Stored data
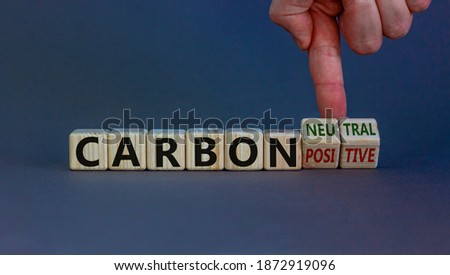 From carbon positive to neutral. Hand flips cubes and changes words 'carbon positive' to 'carbon neutral'. Beautiful white background, copy space. Business, ecological and carbon neutral concept. Royalty-Free Stock Photo #1872919096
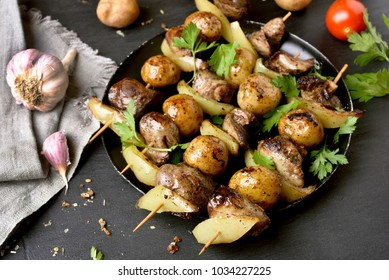 Grilled chicken liver, potato and bell pepper skewers. Dish for dinner.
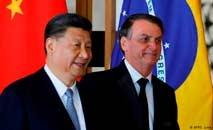 Os presidentes Xi Jinping e Jair Bolsonaro em encontro do Brics em Brasília, em novembro de 2019 (S. Lima/AFP)
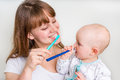 Mother And Her Baby Brushing Teeth Together Royalty Free Stock Image - 87840276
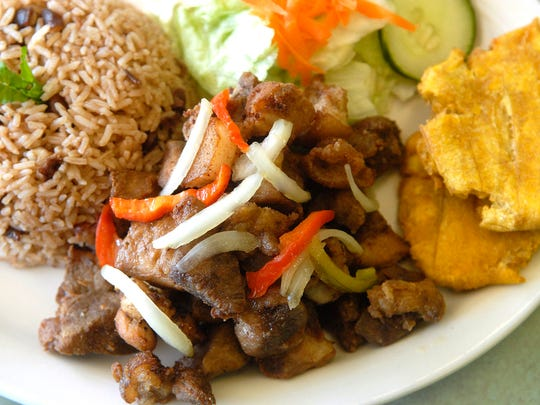 The fried pork chunks (Groit) ($8.50/ $10.50) at Caribbean Cafe, Authentic Haitian Cuisine, located at 317 W. Woodlawn Ave. in the Beechmont neighborhood. Pork chunks marinated in creole seasonings then deep fried.  April 3, 2018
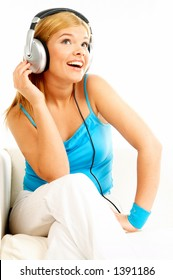 Young beautiful happy women listening music in headphones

→ **YOUR OBJECTIVE**
Write the entries above out again exactly, but not the pictures.

→ **EXPECTED OUTPUT**
 From carbon positive to neutral. Hand flips cubes and changes words 'carbon positive' to 'carbon neutral'. Beautiful white background, copy space. Business, ecological and carbon neutral concept. Royalty-Free Stock Photo #1872919096
 Grilled chicken liver, potato and bell pepper skewers. Dish for dinner.
 Os presidentes Xi Jinping e Jair Bolsonaro em encontro do Brics em Brasília, em novembro de 2019 (S. Lima/AFP)
 Mother And Her Baby Brushing Teeth Together Royalty Free Stock Image - 87840276
 The fried pork chunks (Groit) ($8.50/ $10.50) at Caribbean Cafe, Authentic Haitian Cuisine, located at 317 W. Woodlawn Ave. in the Beechmont neighborhood. Pork chunks marinated in creole seasonings then deep fried.  April 3, 2018
 Young beautiful happy women listening music in headphones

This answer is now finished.